SUPPLIED PASSAGE
I find many of the distinctions you make unhelpful. Distinctions are always imperfect, but there are degrees. If you want to say that modernity started in Northern Europe means to me you really need to define modernity as something you could indeed attribute to that region and not to any other. To define modernity as a wealth increase is then quite useless because history has seen many periods in which quite large populations rose above subsistence for quite long periods of time. The Roman Empire had such periods, as had the Chinese in the centuries that their agriculture went through a boom. Arguably, it includes the early Middle Ages when the population pressure was low and half the year was spent on leisure. Etc, etc. Similar things can be said about the notion of ‘industrialisation’. The first industrial revolution was probably the emergence of pottery, over 10,000 years ago. To call the advent of iron and bronze metallurgy anything but an industry seems silly since we still call it an industry today.

I would hence urge you to redefine your question into something more clearly unique and hence more debatable. Perhaps you should define modernity as the advent of the modern nation state which is traced to France, England, and Germany. The only thing wrong with that is that you are going to have to leave out the Netherlands where the dominant central administration is of much later vintage.

SUPPLIED RECORDS
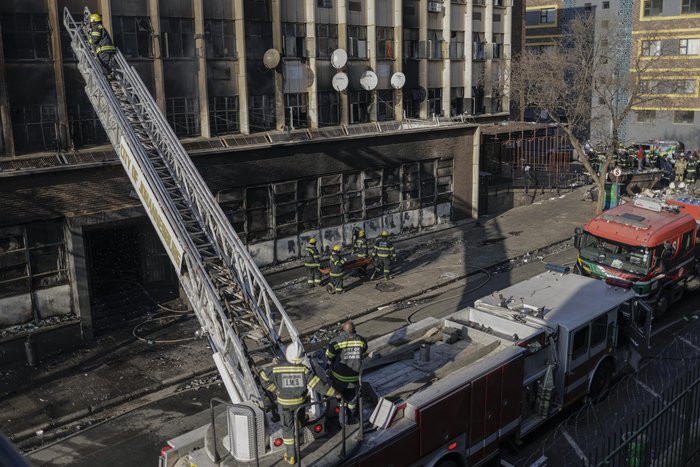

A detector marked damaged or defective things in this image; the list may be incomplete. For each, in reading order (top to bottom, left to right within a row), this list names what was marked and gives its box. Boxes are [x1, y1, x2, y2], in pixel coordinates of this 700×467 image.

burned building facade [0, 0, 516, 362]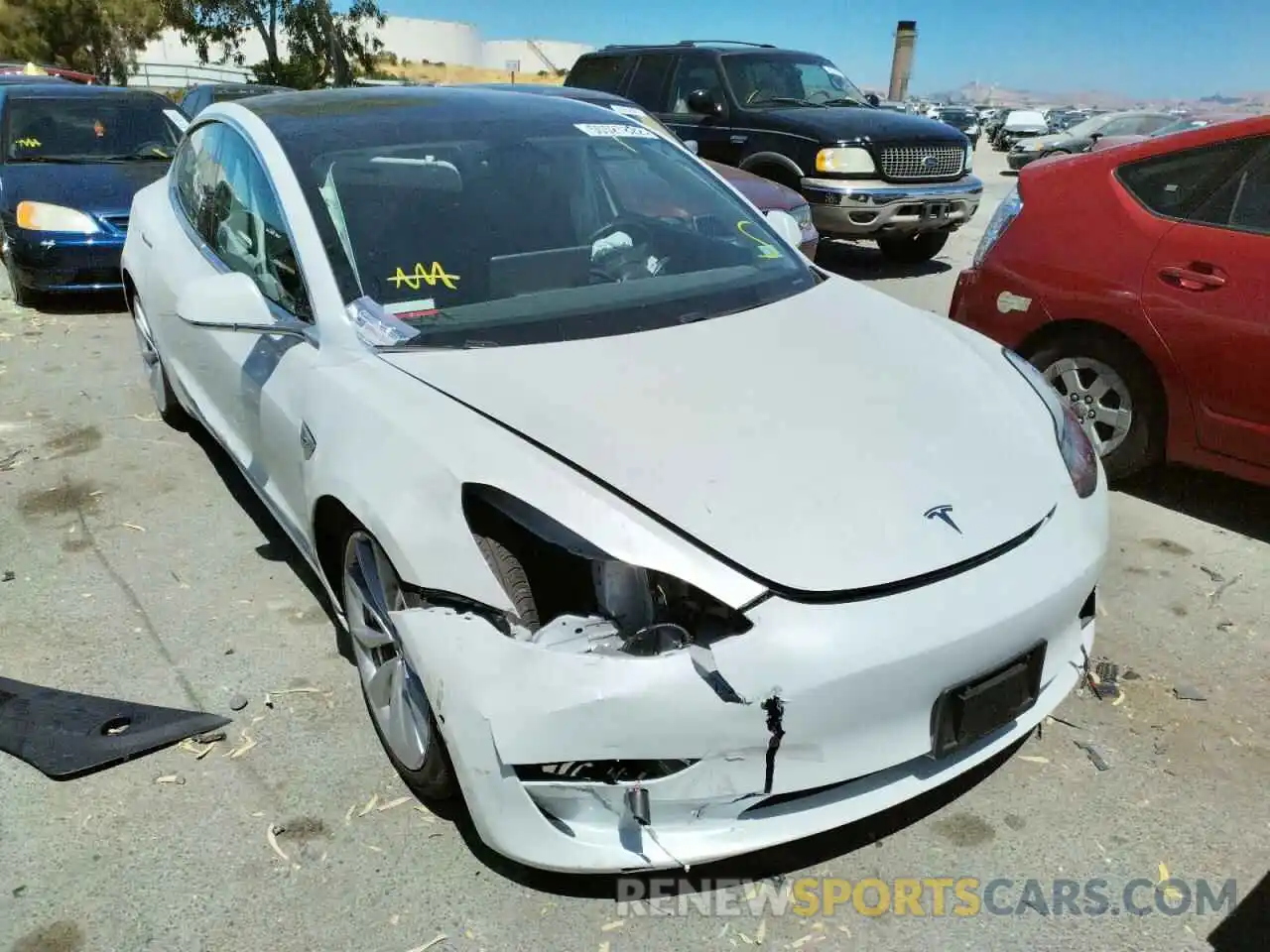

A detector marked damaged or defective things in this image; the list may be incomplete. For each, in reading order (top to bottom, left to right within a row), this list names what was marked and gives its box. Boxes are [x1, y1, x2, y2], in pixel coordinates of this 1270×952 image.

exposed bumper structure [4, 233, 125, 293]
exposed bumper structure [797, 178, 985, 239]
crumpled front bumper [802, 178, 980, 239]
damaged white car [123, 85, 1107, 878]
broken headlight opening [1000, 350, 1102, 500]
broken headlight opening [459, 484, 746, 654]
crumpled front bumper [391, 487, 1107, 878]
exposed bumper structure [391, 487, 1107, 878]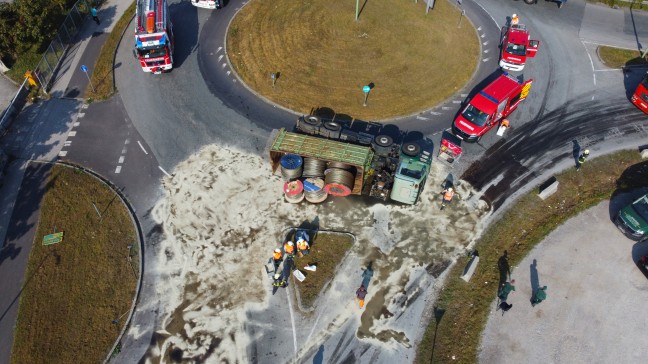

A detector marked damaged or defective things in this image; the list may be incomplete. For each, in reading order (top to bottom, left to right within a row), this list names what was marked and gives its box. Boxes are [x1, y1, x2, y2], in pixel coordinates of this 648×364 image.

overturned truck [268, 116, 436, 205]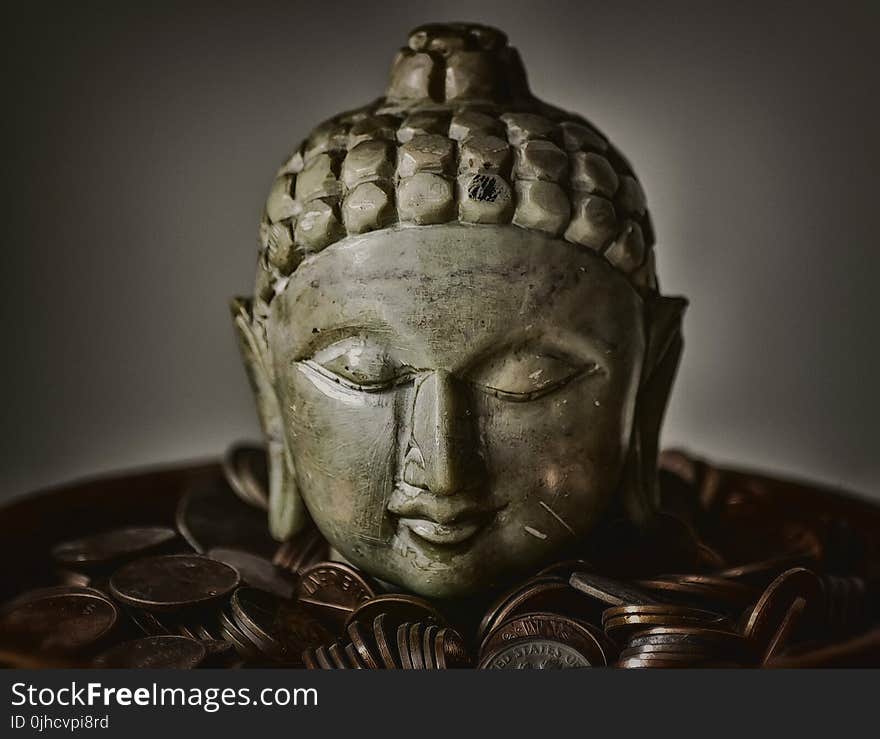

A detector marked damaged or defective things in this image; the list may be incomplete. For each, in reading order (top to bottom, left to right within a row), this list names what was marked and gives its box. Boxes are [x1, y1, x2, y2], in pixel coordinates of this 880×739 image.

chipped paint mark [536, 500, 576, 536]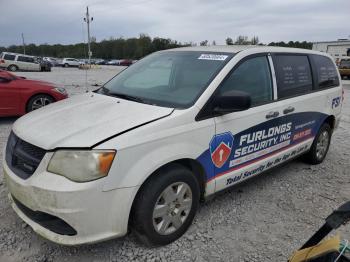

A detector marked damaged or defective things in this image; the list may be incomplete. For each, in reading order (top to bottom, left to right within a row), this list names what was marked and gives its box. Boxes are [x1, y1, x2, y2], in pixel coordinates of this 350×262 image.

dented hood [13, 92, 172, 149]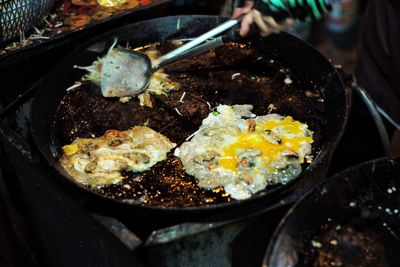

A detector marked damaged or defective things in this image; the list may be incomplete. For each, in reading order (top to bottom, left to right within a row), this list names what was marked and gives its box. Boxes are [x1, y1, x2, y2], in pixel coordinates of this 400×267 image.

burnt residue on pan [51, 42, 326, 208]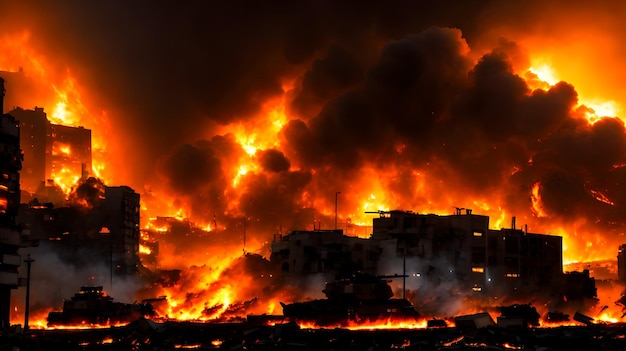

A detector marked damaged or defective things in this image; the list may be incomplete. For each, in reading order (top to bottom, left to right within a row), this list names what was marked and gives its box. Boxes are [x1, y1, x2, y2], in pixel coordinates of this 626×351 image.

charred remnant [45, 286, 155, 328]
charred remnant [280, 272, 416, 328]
...
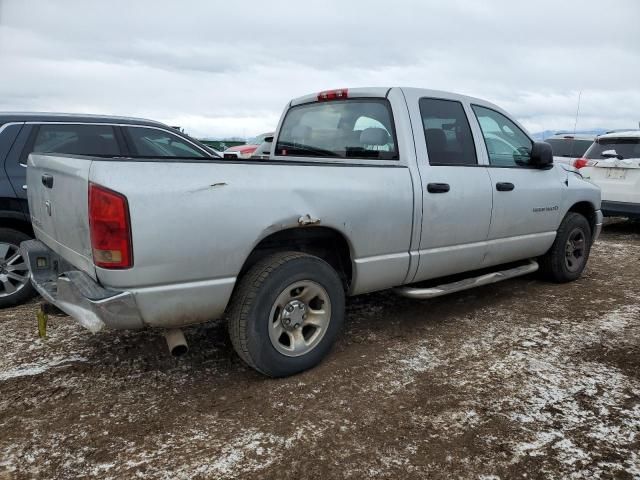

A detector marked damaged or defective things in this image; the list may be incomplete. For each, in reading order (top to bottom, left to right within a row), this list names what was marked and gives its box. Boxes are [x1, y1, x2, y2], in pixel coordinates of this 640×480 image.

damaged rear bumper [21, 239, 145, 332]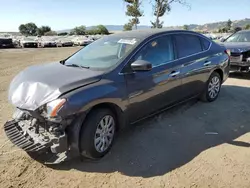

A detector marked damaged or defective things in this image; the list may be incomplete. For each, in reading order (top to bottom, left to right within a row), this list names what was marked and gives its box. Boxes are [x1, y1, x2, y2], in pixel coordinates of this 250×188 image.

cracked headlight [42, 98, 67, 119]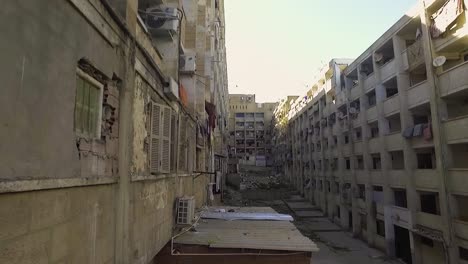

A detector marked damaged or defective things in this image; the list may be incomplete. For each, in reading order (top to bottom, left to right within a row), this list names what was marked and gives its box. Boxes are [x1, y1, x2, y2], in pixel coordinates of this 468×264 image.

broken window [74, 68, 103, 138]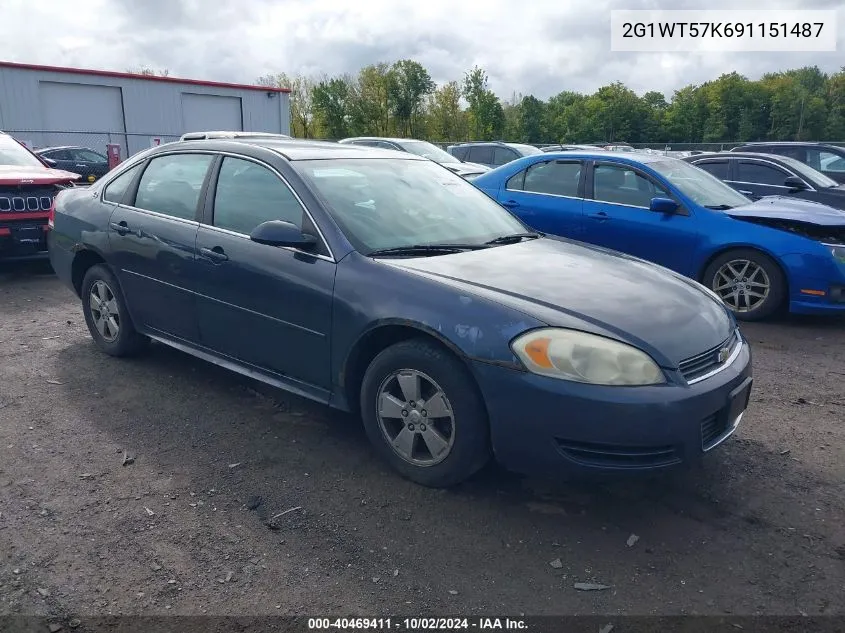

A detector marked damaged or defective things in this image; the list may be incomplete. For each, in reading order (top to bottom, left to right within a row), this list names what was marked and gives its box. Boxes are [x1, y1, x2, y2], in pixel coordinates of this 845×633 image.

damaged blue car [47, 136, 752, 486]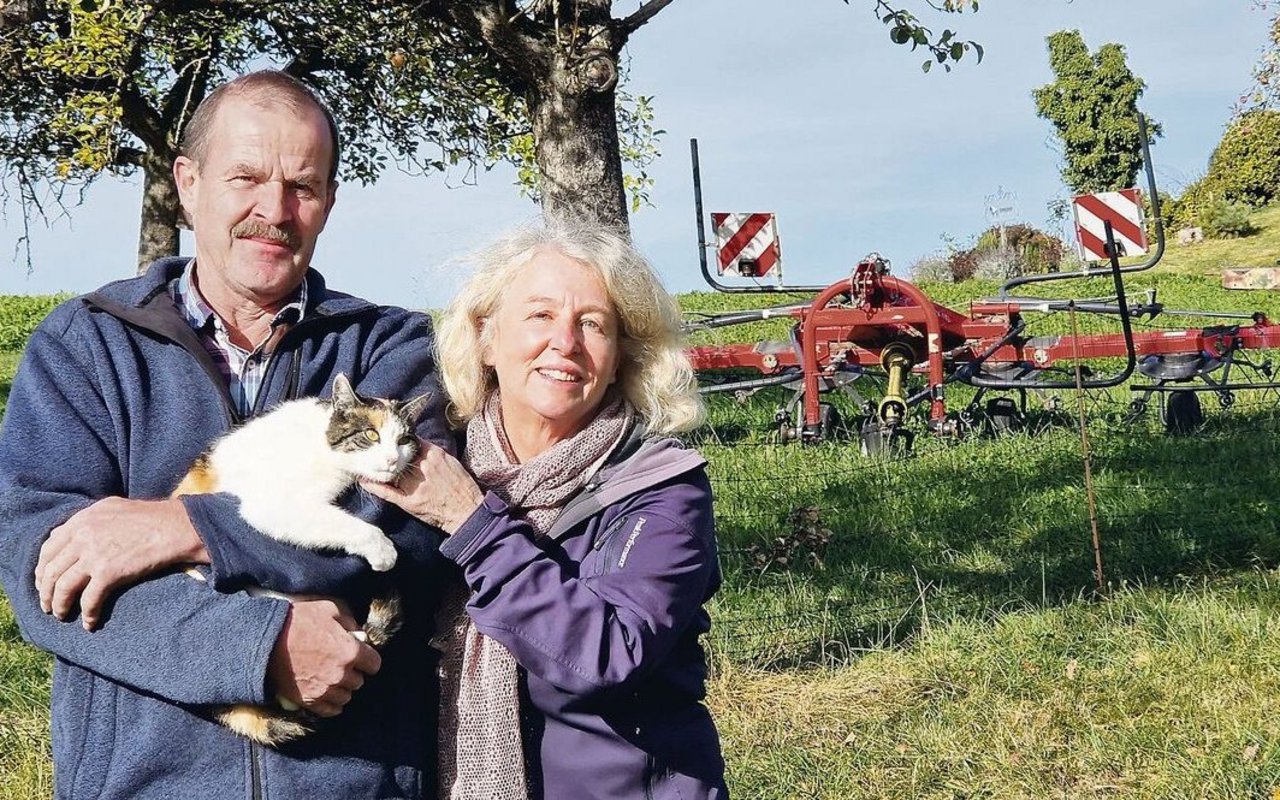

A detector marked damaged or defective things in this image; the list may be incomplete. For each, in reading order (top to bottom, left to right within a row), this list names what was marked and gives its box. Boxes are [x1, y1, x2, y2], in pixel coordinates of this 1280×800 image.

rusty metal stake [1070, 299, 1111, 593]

DIRECTIONS
1/ Using the text on modernity, say whether each statement below agrees with it. Answer yes or no and quote the deciding words.
(a) The Roman Empire had periods in which large populations rose above subsistence.
(b) The modern nation state is traced to France, Italy, and Germany.
(c) The emergence of pottery was probably the first industrial revolution.
2/ Resume the text on modernity, starting after its final sentence and keeping the same voice.

PER-TASK OUTPUTS
1/
(a) Yes: "The Roman Empire had such periods"
(b) No: "traced to France, England, and Germany"
(c) Yes: "The first industrial revolution was probably the emergence of pottery, over 10,000 years ago."

2/
Paul Frijters
Paul Frijters
10 years ago

richard,

I find this supposed structural break mainly mythical. Who knows whether we will again return to subsistence when the cheap energy runs out? If centuries of good living in history dont count as a structural break, who is to say we have really made the break now? And besides, to characterise 16th century Holland/Brittain as emerging from subsistence is just not true. They were already middle-income regions, on a par with the middle income regions of the Italian city-states of 2 centuries earlier!

“They’d just be bit parts in a far longer symphony that had been playing for thousands of years.”

which is indeed exactly how I think about such things, but it doesnt mean the whole symphony isn’t interesting and worth dissecting into useful abstractions.